Ray Saintonge saintonge at telus.net
Sat Mar 20 23:33:20 UTC 2004


Michael Snow wrote:

> If I may suggest another complication--I think using the name 
> "Wikipedia Commons", or a variation on it, such as a 
> commons.wikimedia.org URL, will give some people the impression that 
> material there is licensed under one of the Creative Commons licenses. 
> If this source repository is not going to restrict itself to any one 
> license, its name should not suggest that it does. 

My complaints have not been about Erik's basic "Wikmedia Commons" (not 
"Wikipedia Commons") but about its proposed merger with Wikisource.  I 
think that his fundamental idea is excellent.  Attention needs to be 
paid on techniques that will allow a sharing of information between 
projects and between languages.  I can see how the misinterpretation of 
"Commons" that you cite might arise , but the image that it evoked from 
me was quite different, and is based on a meaning of "Commons" that has 
been around for much longer:  the town square where everyone comes 
together to share what unites them.

> For that reason, I prefer the Wikisource name, and I agree with mav 
> that it seems like we could just expand our existing project instead 
> of starting a new one. I'm not terribly familiar with the activity on 
> Wikisource, but if Ec thinks the commons project would just compete 
> with it, he's in a good position to know. Why should we dissipate our 
> energy on setting up duelling projects?
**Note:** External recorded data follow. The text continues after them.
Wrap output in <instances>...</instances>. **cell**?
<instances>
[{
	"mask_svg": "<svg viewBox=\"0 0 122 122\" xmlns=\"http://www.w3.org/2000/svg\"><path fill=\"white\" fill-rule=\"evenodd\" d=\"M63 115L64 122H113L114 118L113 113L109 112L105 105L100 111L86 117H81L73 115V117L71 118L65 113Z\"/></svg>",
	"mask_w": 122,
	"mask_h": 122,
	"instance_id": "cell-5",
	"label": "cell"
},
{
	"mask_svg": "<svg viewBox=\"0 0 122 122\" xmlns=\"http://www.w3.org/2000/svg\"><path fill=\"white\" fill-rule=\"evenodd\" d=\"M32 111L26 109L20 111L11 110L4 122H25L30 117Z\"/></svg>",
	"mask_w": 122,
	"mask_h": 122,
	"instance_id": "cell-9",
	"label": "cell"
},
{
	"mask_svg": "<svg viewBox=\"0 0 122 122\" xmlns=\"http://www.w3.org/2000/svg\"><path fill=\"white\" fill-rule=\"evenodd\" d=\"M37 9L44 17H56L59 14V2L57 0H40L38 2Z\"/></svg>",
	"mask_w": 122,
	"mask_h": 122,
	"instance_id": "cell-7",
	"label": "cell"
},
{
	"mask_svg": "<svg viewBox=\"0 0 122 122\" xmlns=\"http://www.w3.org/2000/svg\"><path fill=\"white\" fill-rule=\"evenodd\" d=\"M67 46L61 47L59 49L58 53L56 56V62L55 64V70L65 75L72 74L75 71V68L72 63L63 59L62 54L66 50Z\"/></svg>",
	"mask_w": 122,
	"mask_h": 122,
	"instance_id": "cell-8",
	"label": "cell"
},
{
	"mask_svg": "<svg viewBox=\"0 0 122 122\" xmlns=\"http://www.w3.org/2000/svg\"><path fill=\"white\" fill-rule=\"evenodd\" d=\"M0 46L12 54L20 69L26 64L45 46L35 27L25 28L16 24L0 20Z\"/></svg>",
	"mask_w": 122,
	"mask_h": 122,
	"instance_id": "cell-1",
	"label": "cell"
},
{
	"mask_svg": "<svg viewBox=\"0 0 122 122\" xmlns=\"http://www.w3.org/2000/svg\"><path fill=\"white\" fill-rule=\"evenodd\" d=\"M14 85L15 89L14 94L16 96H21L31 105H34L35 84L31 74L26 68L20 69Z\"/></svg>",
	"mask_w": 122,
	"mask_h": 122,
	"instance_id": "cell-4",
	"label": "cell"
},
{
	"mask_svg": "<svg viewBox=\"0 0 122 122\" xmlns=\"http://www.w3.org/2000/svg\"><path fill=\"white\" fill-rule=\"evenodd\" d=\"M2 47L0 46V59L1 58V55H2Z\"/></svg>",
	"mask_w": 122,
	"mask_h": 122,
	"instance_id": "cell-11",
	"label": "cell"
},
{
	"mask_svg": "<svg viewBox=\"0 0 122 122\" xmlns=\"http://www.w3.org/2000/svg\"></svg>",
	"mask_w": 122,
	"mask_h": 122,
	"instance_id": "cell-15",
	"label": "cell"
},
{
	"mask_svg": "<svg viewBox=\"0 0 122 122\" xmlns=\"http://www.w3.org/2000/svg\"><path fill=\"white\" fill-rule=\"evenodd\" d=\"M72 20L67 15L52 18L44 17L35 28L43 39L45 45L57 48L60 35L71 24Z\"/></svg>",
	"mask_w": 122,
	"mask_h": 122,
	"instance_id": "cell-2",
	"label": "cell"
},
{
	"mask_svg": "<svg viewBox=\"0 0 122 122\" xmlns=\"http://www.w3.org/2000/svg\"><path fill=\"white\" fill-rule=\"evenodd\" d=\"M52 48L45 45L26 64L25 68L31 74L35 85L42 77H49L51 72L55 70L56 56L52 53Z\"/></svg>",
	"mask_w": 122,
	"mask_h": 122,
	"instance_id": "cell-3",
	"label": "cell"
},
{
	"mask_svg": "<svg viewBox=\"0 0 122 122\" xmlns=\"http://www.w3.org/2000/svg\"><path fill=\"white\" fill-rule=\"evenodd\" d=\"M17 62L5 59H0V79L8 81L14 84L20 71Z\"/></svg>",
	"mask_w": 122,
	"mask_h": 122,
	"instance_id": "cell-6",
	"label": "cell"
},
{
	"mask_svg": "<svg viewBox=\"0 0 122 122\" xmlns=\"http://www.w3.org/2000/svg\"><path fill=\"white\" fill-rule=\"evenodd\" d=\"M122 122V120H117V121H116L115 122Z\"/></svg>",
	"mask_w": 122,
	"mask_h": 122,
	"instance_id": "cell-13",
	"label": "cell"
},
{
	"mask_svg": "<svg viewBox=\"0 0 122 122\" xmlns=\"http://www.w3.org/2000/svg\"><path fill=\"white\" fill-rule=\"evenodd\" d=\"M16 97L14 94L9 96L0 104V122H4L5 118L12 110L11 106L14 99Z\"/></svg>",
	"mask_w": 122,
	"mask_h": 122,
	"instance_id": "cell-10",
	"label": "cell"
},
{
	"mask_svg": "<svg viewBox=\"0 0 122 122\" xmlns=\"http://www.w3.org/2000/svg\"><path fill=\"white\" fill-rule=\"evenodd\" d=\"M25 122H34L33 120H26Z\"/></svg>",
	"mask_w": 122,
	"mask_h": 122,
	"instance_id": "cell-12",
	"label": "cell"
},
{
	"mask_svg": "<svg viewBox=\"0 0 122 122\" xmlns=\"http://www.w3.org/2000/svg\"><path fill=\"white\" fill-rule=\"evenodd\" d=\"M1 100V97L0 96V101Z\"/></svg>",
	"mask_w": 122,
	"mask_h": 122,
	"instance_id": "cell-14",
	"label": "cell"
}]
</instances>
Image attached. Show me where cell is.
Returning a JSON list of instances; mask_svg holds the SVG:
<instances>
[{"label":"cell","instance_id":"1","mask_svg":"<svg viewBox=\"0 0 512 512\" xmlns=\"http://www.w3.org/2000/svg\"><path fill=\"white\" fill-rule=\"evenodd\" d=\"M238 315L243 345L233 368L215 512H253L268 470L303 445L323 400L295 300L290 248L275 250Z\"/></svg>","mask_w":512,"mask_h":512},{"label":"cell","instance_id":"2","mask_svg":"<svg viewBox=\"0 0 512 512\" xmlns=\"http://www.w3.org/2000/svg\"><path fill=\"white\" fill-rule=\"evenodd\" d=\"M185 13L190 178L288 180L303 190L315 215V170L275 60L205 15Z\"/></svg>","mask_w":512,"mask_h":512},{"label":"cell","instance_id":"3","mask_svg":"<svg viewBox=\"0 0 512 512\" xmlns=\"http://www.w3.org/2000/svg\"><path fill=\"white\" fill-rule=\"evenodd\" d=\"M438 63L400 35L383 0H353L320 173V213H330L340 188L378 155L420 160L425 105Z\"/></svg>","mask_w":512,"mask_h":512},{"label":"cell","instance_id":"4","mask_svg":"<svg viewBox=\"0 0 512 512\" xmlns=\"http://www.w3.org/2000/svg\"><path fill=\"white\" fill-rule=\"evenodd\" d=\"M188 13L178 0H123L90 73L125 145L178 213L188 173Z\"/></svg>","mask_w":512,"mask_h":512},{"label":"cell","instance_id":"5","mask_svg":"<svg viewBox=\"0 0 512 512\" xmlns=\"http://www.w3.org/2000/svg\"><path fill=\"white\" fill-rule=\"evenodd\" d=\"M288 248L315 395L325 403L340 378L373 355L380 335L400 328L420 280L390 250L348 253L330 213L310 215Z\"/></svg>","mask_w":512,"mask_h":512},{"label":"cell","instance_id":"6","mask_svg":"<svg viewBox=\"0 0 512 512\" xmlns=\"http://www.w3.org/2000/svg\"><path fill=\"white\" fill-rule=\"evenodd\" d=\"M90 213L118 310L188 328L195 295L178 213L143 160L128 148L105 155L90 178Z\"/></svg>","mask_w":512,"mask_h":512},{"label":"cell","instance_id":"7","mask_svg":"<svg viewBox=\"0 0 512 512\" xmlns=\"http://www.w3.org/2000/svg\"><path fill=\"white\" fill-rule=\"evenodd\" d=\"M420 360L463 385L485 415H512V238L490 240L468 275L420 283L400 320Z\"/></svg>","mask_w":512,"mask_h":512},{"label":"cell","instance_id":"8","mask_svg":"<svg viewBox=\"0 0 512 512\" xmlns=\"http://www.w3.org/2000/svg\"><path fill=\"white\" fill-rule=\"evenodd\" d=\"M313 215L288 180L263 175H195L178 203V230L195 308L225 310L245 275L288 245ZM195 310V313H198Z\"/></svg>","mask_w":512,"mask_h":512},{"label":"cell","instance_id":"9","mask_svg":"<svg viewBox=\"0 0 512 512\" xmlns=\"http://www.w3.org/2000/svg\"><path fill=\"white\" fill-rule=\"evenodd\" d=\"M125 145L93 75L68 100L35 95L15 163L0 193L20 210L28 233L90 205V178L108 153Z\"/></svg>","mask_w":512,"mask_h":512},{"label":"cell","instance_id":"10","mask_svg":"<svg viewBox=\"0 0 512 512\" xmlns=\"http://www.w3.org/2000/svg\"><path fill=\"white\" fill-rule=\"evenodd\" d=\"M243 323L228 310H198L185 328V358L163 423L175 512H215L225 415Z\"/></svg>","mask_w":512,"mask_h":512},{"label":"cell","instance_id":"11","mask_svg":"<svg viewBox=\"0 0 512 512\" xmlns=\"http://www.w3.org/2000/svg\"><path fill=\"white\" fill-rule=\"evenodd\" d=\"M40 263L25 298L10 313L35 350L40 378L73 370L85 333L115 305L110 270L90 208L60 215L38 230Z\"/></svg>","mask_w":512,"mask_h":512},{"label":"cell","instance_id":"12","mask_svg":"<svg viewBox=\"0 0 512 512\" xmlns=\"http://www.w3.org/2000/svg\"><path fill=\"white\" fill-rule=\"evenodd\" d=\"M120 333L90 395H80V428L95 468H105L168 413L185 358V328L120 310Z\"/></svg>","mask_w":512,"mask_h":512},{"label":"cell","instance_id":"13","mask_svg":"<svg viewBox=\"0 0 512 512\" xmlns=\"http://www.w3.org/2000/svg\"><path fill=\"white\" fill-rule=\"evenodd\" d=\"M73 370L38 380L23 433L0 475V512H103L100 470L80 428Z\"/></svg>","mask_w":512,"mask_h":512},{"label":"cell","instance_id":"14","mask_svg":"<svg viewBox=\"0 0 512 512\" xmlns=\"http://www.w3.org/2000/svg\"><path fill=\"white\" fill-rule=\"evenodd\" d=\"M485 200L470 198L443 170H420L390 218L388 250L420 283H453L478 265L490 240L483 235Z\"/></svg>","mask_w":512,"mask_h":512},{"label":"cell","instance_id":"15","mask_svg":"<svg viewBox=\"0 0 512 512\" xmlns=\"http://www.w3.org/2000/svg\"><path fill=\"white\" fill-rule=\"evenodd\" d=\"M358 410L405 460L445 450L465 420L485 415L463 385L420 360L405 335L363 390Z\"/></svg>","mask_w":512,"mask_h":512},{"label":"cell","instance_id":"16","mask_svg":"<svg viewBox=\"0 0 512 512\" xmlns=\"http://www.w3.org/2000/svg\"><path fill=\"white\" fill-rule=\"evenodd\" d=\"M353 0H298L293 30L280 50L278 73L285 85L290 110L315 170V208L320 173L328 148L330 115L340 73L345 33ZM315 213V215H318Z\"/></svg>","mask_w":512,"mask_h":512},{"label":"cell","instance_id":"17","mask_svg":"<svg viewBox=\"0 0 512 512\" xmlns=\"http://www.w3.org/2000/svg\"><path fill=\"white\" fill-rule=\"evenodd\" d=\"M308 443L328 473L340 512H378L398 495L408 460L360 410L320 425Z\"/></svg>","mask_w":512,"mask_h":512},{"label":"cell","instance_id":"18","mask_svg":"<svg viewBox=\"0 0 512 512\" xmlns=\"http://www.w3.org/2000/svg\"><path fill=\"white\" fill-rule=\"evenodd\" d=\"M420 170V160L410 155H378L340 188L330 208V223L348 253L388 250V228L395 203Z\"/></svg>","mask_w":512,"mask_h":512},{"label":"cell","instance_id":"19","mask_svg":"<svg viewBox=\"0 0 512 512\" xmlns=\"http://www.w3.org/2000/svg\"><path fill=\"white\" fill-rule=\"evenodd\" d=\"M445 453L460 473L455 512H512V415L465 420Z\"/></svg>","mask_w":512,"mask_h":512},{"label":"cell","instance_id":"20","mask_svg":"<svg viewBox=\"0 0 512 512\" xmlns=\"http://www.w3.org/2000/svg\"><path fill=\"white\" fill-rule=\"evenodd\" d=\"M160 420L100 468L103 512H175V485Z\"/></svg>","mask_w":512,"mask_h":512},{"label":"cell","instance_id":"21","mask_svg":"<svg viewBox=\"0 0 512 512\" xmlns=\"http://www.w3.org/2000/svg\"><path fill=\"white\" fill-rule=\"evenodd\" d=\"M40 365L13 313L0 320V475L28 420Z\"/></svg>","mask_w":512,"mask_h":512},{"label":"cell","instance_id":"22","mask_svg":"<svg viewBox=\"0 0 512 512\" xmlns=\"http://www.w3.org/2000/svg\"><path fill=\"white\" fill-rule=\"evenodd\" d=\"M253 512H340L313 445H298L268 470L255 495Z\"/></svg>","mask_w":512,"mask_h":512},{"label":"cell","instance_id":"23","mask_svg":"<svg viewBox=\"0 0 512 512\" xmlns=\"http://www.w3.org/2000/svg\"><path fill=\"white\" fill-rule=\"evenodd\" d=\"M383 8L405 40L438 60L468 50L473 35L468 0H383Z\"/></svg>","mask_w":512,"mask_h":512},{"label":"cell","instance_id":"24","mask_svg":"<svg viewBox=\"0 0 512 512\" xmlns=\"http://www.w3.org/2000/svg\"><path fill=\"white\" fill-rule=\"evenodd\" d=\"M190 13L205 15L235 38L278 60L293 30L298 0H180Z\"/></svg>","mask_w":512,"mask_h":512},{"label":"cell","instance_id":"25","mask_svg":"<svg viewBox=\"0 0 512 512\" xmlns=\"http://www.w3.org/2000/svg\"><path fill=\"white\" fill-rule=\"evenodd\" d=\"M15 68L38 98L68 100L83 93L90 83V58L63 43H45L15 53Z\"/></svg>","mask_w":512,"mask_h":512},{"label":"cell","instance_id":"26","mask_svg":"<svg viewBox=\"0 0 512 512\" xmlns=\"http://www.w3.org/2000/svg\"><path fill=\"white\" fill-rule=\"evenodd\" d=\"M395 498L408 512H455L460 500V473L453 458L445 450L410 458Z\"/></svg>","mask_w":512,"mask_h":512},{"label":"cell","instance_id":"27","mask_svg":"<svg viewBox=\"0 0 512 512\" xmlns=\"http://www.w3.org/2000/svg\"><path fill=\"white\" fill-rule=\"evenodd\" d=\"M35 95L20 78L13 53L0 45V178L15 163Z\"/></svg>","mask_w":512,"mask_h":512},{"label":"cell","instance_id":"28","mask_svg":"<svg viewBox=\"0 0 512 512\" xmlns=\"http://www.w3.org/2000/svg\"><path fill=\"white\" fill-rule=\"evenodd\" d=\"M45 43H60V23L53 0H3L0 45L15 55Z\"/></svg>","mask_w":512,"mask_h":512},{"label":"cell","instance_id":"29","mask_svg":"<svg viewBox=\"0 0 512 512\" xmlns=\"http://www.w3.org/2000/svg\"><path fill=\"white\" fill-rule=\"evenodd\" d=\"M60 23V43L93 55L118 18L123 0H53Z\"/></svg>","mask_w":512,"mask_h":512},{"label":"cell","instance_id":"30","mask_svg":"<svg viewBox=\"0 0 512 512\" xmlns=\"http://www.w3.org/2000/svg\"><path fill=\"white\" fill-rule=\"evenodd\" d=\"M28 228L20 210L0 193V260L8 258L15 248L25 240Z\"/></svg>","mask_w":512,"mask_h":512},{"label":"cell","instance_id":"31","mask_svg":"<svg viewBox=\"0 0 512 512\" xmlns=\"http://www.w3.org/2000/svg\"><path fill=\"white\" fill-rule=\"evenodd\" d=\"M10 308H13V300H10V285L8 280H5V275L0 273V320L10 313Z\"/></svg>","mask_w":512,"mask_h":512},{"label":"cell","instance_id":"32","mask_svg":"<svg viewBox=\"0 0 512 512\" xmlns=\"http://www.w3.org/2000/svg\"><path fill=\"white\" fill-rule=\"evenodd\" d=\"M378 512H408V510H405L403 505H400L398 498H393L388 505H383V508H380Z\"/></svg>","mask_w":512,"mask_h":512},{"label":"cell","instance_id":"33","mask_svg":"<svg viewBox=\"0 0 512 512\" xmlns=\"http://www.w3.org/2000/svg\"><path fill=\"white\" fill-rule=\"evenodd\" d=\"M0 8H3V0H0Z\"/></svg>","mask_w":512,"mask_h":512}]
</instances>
"Compete" does not exactly describe my concern.  It's more a clash of 
visions.  I happen to think that allowing multiple visions is a great 
asset to our whole Wiki family.  I see Wikisource as more akin to an 
improved Project Gutenberg, and given the similarity in name formats, I 
would venture the guess that those who first proposed the Project 
Sourceberg name had something similar in mind.  Although I would not 
support such a move, a similar argument could be put forth to merge the 
Commons with Wiktionary -- after all the words which are its focus have 
a common utility to all the projects.

The Wikimedia Commons needs to develop its own identity.  In the 
unlikely event that other projects want to merge merge with it at a 
later time that should be allowed, but only after a consensus has been 
reached among the members of that project.  

Perhaps too, the Wikimedia Commons can begin the move toward unified logins.